_Document section_
════════════════

I get asked multiple times a week by teachers, students and parents – “Why on earth did you leave your last job to do this?!”. Because I want to teach! I didn’t accidentally quit my job, move continents, enroll in a training programme, complete a PGCE (and pay for it) and then stumble into a teaching role!

Parents don’t respect us. Every parent thinks that you’re not doing enough for their child. Or that because you gave their child a detention for throwing a pork pie at another child, which then became partially lodged in his ear, you are somehow against their child. I’m not, your child is a prat, trust me, I spend more time with him than you do.

Don’t get me started on parenting… It should be put on one of those lists of skills that our society has lost. Like whittling spoons, outdoor survival and voting based on facts in referendums.

The school doesn’t respect teachers (see my point about the staff areas). Schools are 100% designed for the students. Very little effort has gone into making the staff areas adult-friendly, productive or relaxing, which is a shame, as most staff spend up to 10-hours a day on site!

Finally, the government doesn’t respect teachers. Money is being ripped away from schools. The workload is increasing. Teachers are leaving. Government reduces funding further… Enough said about that. And who can forget when our very own secretary of the environment, that glorified sock puppet, Michael Gove said: “We’re fed up of experts”. I could write an entire blog post on that spam-faced wank crumpet. But I won’t. This is about teaching. Teachers are experts! Experts are exactly what this country does need!

All of this reinforces that popular misquote of the teaching recruitment adverts – ‘Those who can’t, teach’. It’s damaging to the profession, and therefore the next generations.

Teaching needs a huge PR overhaul. Money needs to flood back into schools, they need to be updated. Teachers will not stay in schools with rotting tower blocks and equipment that was last serviced as part of the war effort.

════════════════

_The tasks_
**a)** In the blog post about teaching, how long do most staff spend on site each day?
**b)** Translate this sentence from the teaching blog post into Spanish: "Schools are 100% designed for the students."
**c)** Write the next paragraph of the teaching blog post, picking up after its last sentence.

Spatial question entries

════════════════

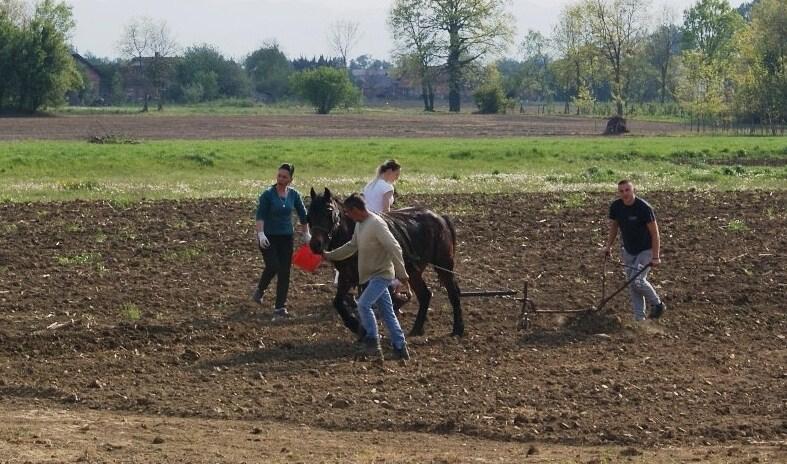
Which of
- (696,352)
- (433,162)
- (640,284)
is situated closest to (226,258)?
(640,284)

════════════════

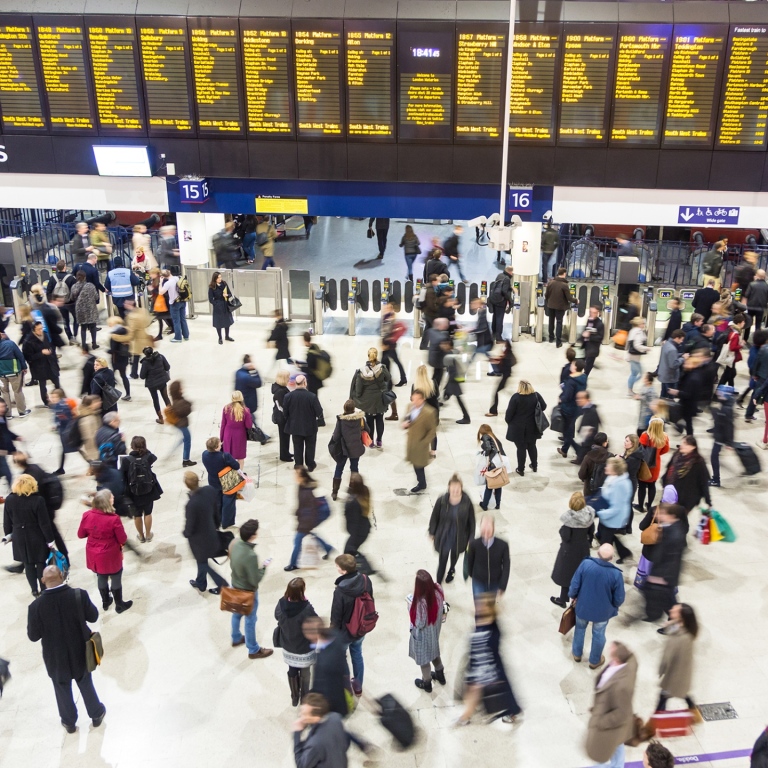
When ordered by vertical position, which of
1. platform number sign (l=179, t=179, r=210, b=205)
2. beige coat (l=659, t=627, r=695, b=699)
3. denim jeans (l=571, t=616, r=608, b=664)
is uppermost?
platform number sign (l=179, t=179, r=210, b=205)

════════════════

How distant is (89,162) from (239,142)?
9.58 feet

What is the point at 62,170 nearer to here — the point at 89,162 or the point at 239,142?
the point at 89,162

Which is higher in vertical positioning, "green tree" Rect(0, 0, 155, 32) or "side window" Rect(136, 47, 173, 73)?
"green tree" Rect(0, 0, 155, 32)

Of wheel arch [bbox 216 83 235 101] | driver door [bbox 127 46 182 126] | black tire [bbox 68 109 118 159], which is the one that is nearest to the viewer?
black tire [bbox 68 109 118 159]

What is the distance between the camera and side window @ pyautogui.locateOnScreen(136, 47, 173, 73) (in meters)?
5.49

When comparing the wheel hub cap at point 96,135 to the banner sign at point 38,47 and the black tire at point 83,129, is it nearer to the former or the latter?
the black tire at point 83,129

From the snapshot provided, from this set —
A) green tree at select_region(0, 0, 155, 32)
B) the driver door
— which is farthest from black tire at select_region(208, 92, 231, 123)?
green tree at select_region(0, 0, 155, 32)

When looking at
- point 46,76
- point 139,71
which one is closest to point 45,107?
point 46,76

════════════════

_Answers for the tasks_
**a)** Up to 10 hours a day.

**b)** Las escuelas están diseñadas al 100 % para los estudiantes.

**c)**
Interestingly only teachers that have taught for their entire professional life say it’s the best job in the world… How would they know? They’ve never had another job. Other jobs pay well, other jobs can choose when to go on holiday, other jobs don’t have compulsory unpaid overtime (yes, that’s a real thing – yes, it is in our contracts – yes, it does mean we don’t get paid for a huge amount of work that we do – yes, it is bullshit).

Please don’t sit there and CPD the life out of me telling me that this is the best job in the world. It’s not. Are you insane? Have you not seen the guys at DARPA who are developing running robots? Get a grip.

Despite this. I still want to teach. I love it. Well, I hate a lot of it. But the bit’s I love make me wake up at 06:30 every day and begrudgingly put on a tie.

I love it when a student comes to find me, out of the whole school, to tell me about a problem they have. I love it when they ‘get it’. I love it when they hate my shirts/music/jokes, I love it when they love my shirts/music/jokes, I love it when they tell me about something awesome they found on YouTube and how they understood it because of my 20-minute off-topic rant about black holes. I love it when they come to my room at lunch, just for a chat. I love it when they get their exam results and they’ve done way better than they expected. I love it when they realise that school is just the beginning, a stepping stone onto the next part of their life, and the more they put in, the more they’ll get out.

Still not as good as making a robot that can run. Come on.